I remember when finally she was able to get away from my step-father. She was not given continual child support and again she was on her own raising two children as a single mom. I remember her working tirelessly to provide a home for us.
After her divorce from my step-father we moved into government housing. We moved into these little efficiency apartments with only a small black-and-white TV, one chair, sheets for curtains and two beds. I remember she would come home from a long hard days work and prepare our meals for us. She would then clean the kitchen and she would curl up in her favorite chair and fall asleep from exhaustion. I remember her as a hard working mom who had to plead with a co-worker to give her a ride to work in another town, because we did not have a car. She would help pay for the gas in order to get the ride. I remember she did all she could to give us a home and provide for us.
It is true, I do not remember that there was time for baking cookies, but what there was time for was pretty amazing. She showed us unconditional love and support. I remember how when we had a car, and we would go to the neighboring town she would turn up the radio loud and we would sing to our heart’s content. She continually instilled in us a love for music that my brother and I have to this very day. I remember how she would scrounge and save to send me to band camp, because she knew how I loved it so.
I remember when her payday would come around she would buy us supper at the local Dairy Queen, the only take-out place in our small town.
She always took in family and friends who had no where else to live. She taught me about what it truly meant to be hospitable. She taught us that it was not about whether you had enough too share, but sharing what you had.
I know she was not perfect, but she tried as hard as she could everyday to give us the best she could. So no there was no time for baking cookies, but what she was able to make time for was pretty amazing. I remember now, and will never forget what she did make time for…
She made time for us. And I will always be grateful and love her for that.

### Record set
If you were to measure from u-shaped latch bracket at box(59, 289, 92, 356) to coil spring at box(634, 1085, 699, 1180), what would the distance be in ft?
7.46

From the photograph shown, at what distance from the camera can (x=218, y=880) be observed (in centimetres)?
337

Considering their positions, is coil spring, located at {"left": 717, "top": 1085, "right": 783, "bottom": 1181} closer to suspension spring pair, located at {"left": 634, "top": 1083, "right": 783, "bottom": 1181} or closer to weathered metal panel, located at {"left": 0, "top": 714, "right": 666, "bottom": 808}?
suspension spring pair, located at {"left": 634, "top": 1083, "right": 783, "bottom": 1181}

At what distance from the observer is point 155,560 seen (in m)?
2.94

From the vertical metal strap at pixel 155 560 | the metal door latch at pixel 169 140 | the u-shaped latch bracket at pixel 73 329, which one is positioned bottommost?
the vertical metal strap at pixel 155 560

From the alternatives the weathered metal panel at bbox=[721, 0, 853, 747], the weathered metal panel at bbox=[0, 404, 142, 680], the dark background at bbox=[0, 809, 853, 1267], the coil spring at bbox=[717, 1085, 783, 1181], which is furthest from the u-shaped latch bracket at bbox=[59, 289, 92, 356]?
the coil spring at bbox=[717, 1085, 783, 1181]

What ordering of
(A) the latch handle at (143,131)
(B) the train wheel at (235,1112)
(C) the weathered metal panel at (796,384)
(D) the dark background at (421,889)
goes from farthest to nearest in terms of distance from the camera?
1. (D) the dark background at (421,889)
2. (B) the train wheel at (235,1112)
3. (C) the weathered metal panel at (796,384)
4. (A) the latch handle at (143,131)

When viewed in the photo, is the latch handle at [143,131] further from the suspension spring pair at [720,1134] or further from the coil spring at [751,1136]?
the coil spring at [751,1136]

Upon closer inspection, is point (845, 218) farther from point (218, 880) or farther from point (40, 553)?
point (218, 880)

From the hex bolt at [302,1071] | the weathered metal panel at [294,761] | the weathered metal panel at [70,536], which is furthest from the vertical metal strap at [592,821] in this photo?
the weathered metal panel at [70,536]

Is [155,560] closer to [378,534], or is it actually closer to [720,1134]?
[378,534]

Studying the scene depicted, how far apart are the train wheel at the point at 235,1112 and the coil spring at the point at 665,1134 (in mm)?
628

### Aim of the task
List every item the source passage says the efficiency apartments had.

### Answer to the problem
- a small black-and-white TV
- one chair
- sheets for curtains
- two beds